Explainable Algorithm

Explainable algorithms produce both **a decision** **and** **an explanation for each input,** describing how they make each decision, as in the two examples on the left.

A major drawback of post-hoc explanations is that, inherently, we never see what’s really going on behind the scenes. Humans may need to see dozens of explanations before they get a good sense of how the model works, and even then they will likely not be able to predict how it will handle unseen data. In the worst case, explanations will only serve to perpetuate bias by using some undesirable features (such as race or gender) to make a decision, but failing to mention the use of that data in an explanation. Recent work has also called the use of attention mechanisms into question [2, 3], though the debate around attention is ongoing [4].

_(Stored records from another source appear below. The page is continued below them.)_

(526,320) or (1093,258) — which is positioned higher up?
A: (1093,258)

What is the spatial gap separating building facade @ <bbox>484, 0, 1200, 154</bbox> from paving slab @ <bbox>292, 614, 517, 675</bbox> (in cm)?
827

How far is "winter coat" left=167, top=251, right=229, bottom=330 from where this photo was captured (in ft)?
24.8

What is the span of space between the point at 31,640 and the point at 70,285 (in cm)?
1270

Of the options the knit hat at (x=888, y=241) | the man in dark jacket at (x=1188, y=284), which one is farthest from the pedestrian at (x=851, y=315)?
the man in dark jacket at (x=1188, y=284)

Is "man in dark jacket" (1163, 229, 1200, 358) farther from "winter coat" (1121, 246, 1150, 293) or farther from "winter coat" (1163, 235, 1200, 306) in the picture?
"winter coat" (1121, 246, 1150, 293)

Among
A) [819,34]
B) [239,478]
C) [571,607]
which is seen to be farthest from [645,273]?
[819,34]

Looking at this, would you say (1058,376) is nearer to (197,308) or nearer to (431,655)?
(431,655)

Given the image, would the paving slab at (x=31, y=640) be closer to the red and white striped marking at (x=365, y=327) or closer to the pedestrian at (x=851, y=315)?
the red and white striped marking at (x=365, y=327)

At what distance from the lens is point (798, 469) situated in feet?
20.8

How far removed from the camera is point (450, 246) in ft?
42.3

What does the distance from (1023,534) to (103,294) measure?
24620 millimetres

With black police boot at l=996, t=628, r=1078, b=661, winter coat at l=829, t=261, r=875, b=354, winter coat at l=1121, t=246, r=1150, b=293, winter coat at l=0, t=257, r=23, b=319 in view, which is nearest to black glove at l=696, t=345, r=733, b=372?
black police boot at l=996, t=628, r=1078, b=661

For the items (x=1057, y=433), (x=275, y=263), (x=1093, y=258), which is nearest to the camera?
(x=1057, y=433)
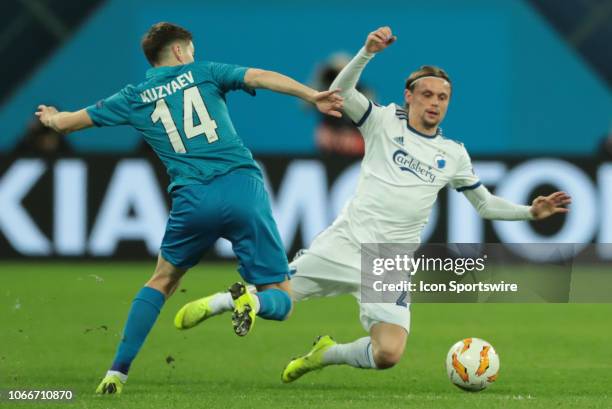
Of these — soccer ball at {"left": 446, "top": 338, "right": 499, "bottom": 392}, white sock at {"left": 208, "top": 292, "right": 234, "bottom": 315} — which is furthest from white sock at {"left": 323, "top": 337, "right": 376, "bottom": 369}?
white sock at {"left": 208, "top": 292, "right": 234, "bottom": 315}

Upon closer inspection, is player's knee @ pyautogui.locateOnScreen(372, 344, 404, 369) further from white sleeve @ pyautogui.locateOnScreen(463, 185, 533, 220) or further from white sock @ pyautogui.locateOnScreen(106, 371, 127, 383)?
white sock @ pyautogui.locateOnScreen(106, 371, 127, 383)

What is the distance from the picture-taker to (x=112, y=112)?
736 cm

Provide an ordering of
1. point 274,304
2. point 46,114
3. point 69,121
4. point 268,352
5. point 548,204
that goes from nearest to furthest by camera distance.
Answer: point 274,304
point 69,121
point 46,114
point 548,204
point 268,352

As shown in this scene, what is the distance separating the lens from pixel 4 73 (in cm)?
1992

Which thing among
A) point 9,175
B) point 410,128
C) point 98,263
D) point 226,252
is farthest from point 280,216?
point 410,128

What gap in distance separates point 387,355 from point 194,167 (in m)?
1.44

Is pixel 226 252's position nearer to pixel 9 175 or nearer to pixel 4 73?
pixel 9 175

For a full review on all of the ways that explainability fails and even deceives humans, see “Stop Explaining Black Box Machine Learning Models for High Stakes Decisions and Use Interpretable Models Instead” by Dr. Cynthia Rudin.

Other Approaches

There are, of course, plenty of ways that people attack the interpretability/explainability problem. In “Understanding Black-box Predictions via Influence Functions”, the Best Paper at ICML 2017, there is a math-heavy way of identifying which samples in the training set are responsible for a prediction. Google Brain has a cool distill.pub article on “Building Blocks of Interpretability”, where they cover different ways to discover concepts which make models more interpretable to humans. Another approach is to use a topic model to cluster salient concepts together [6], though this can fall into the trap of pitting accuracy and interpretability against each other [7].

Wrapping Up

Interpretability is complicated. As Cynthia discusses in her work, there is a sizable gap between intrinsic interpretability (transparency) and explainability or post-hoc explanations. Often, there is a perceived tradeoff between accuracy and transparency, with the implication being that one cannot obtain the best performance while being perfectly interpretable. To that end, much research is currently going on around explainability, attempting to learn to rationalize decisions after they’ve been made.

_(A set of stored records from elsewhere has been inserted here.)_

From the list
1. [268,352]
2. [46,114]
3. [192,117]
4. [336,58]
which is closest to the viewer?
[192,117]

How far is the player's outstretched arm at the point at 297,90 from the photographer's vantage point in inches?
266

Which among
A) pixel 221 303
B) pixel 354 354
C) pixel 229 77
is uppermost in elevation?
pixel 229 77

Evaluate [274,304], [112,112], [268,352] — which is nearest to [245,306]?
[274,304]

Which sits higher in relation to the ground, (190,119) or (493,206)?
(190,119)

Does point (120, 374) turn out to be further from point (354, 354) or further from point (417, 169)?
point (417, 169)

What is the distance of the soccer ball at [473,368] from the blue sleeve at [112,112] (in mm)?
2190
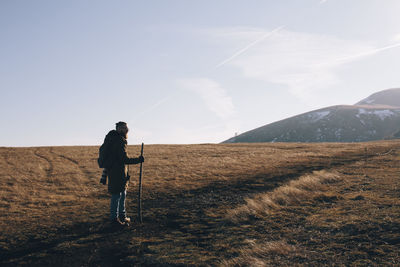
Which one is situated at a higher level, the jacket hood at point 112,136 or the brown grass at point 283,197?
the jacket hood at point 112,136

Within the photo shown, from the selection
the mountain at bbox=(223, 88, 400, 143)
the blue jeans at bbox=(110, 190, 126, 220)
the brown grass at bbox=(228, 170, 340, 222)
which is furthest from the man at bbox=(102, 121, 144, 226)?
the mountain at bbox=(223, 88, 400, 143)

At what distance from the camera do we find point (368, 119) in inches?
7303

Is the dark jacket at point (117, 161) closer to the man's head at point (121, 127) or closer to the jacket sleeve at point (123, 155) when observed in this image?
the jacket sleeve at point (123, 155)

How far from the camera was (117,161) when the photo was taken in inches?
379

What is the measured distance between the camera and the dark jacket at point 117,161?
9.46 meters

While transparent models may be harder to create while preserving some high degree of accuracy, it seems very reasonable to expect researchers to work on methods which encourage both interpretability and accuracy, attempting to maximize both simultaneously, though these may be very difficult to discover. Many guidelines or processes in the real-world are constructed as perfectly interpretable and transparent flowcharts, offering clear pictures about how a process works while still enforcing some optimal set of behaviors [9]. Even so, many challenges remain before we have a set of interpretable models performing well out in the real world.

References

[1] Lipton, Zachary C. "The mythos of model interpretability." arXiv preprint arXiv:1606.03490 (2016).
[2] Vashishth, Shikhar, et al. "Attention interpretability across nlp tasks." arXiv preprint arXiv:1909.11218 (2019).
[3] Kindermans, Pieter-Jan, et al. "The (un) reliability of saliency methods." Explainable AI: Interpreting, Explaining and Visualizing Deep Learning. Springer, Cham, 2019. 267-280.
[4] Wiegreffe, Sarah, and Yuval Pinter. "Attention is not not Explanation." arXiv preprint arXiv:1908.04626 (2019).
[5] Rudin, Cynthia. "Stop explaining black box machine learning models for high stakes decisions and use interpretable models instead." Nature Machine Intelligence 1.5 (2019): 206-215.
[6] Doshi-Velez, Finale, Byron C. Wallace, and Ryan Adams. "Graph-sparse LDA: a topic model with structured sparsity." Twenty-Ninth AAAI Conference on Artificial Intelligence. 2015.
[7] Chang, Jonathan, et al. "Reading tea leaves: How humans interpret topic models." Advances in neural information processing systems. 2009.
[8] Olah, Chris, et al. "The building blocks of interpretability." Distill 3.3 (2018): e10.
[9] Gawande, Atul. Checklist manifesto, the (HB). Penguin Books India, 2010.